Here are some example configs. I created 3 users through the unraid gui – georgi, picard and barclay. These two shares are setup so that only barclay can write to test3 and barclay cannot write to test2
[test2]
path = /mnt/TANK/YOURSHARENAME
# Secure
public = yes
writeable = no
write list = geordi
; etcetra
create mask = 0775
directory mask = 0775
vfs objects = shadow_copy2
shadow: snapdir = .zfs/snapshot
shadow: sort = desc
shadow: format = zfs-auto-snap_%S-%Y-%m-%d-%H%M
shadow: localtime = yes
[test3]
path = /mnt/somewhere/something
writeable = no
write list = barclay
create mask = 0775
directory mask = 0775
vfs objects = shadow_copy2
shadow: snapdir = .zfs/snapshot
shadow: sort = desc
shadow: format = zfs-auto-snap_%S-%Y-%m-%d-%H%M
shadow: localtime = yes
If you run into permissions issue, a chown nobody:users at the path
should resolve permissions issues, especially if you have copied data form elsewhere via ssh.
Congratulations! You’re basically up and running. From here it would be a good idea to update the paths that the unraid Docker and VM functions use to store their data to be in the zpool. I’d even recommend creating separate zfs datasets under the main dataset to contain such information.
Optional: Getting ready for Windows VMs
Visit the VM are of Unraid settings. There is a button to download the VirtIO drivers CD from RedHat. It is important to do this step if you plan to use Windows VMs. It will provide storage and networking drivers for the Windows installer.
pwd
/mnt/user/isos
root@Tower:/mnt/user/isos# wget https://fedorapeople.org/groups/virt/virtio-win/direct-downloads/stable-virtio/virtio-win.iso
The above ISO contains drivers for virtio networking and storage. I did it with wget before noticing a handy link in the Unraid gui, so all you have to do is click.
The isos
folder is also shared on the network, so you can drop a Windows install ISO in there. Once you have both ISOs, you can use the Unraid Gui to create a Windows 10 VM. At the end of this guide is the specific setup we did for Gamers Nexus.
Optional: Docker, SteamCache, Origin Cache, Caching Battle.net
Lancache to the rescue! Lancache is a really awesome project for providing local caching services on your lan, headache-free.
Once again, however, we are going to run into quirks of Unraid that make this far more annoying than it should be.
The first step is to disable the Nginx web browser, which provides the web gui we’ve been using to configure Unraid, from listening on any IP Addresses.
Why on earth would we have to do that?

EXERCISE
Condense the guide's paragraph that begins "Congratulations! You’re basically up and running" into a short list that keeps its main facts. The listing that comes after the guide is taken from a different source.

DATASET EXTRACT
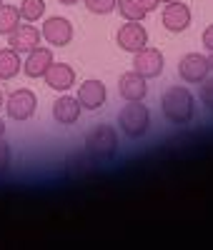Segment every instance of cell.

THE OUTPUT
- The setup is basically up and running.
- Next, update the paths where the Unraid Docker and VM functions store their data so that the data sits in the zpool.
- Separate ZFS datasets under the main dataset are recommended to hold that data.